4. The micropump utilizing gas generation of claim 3, further comprising a paraffin layer mixed with MnO2 powder formed on the hot-wire,

wherein the reservoir reserves H2O2 solution.

5. The micropump utilizing gas generation of claim 3, wherein the reservoir reserves NaHCO3 solution.

6. The micropump utilizing gas generation of claim 3, further comprising a water droplet enveloped in a Parafilm arranged on the hot-wire,

wherein the reservoir reserves a mixture of NaHCO3 and HOC(COOH) (CH2COOH)2.

7. A production method of a micropump utilizing gas generation, comprising the steps of:

forming a hot-wire inside a reservoir on a bottom plate;

combining a PDMS having the reservoir formed therein on the bottom plate; and

combining another PDMS including a sample reservoir connected to the reservoir through a conduit, injection openings respectively connected to each ends of the reservoir and the sample reservoir, and a minute channel leading to an exterior of the micropump from another end of the sample reservoir on the PDMS having the reservoir formed therein.

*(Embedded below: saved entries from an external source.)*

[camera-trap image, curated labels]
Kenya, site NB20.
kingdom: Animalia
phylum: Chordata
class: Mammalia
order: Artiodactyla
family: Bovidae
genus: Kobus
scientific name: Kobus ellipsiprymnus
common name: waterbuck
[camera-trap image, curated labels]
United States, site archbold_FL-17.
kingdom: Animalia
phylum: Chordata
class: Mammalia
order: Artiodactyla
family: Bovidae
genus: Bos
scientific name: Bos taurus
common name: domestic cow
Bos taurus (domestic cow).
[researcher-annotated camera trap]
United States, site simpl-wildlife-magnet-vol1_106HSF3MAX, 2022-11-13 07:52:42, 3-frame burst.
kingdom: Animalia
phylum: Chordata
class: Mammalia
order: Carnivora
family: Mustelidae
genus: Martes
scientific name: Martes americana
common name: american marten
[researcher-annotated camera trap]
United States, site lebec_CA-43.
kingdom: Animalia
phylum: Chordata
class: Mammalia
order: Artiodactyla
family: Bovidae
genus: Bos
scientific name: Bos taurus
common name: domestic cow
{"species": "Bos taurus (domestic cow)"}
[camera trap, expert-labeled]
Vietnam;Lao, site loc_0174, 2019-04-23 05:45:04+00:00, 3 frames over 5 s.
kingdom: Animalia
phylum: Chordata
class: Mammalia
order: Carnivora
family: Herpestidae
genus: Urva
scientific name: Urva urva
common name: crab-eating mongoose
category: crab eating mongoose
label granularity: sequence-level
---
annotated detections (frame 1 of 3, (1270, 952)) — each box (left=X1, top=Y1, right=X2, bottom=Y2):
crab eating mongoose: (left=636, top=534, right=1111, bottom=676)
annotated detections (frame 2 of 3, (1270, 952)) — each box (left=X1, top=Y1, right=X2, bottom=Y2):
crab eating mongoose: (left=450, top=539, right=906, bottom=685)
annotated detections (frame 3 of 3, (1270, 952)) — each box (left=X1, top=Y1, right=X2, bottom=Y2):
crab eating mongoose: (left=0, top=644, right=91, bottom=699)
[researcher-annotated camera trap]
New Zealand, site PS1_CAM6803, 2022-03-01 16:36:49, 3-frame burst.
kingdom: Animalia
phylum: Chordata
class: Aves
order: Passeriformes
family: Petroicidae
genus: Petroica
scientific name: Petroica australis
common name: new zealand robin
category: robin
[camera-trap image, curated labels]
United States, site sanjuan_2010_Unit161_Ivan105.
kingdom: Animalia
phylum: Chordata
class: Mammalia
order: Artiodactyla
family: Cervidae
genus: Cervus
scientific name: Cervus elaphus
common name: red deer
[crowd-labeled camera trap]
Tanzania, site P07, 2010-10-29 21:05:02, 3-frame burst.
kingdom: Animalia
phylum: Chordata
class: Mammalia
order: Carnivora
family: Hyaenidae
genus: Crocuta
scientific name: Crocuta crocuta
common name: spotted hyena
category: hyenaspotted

8. A cell culture unit utilizing gas generation comprising:

a bottom plate constituting a bottom surface;

a hot-wire formed inside a reservoir for holding NaHCO3 on the bottom plate;

a PDMS including the reservoir formed by combining the PDMS on the bottom surface and an air supply line connected to the reservoir through a conduit;

a thin permeable PDMS film arranged on the PDMS; and

a PDMS cover being combined on the PDMS film and having an engraved media-line confronting the air supply line on the other side of the PDMS film.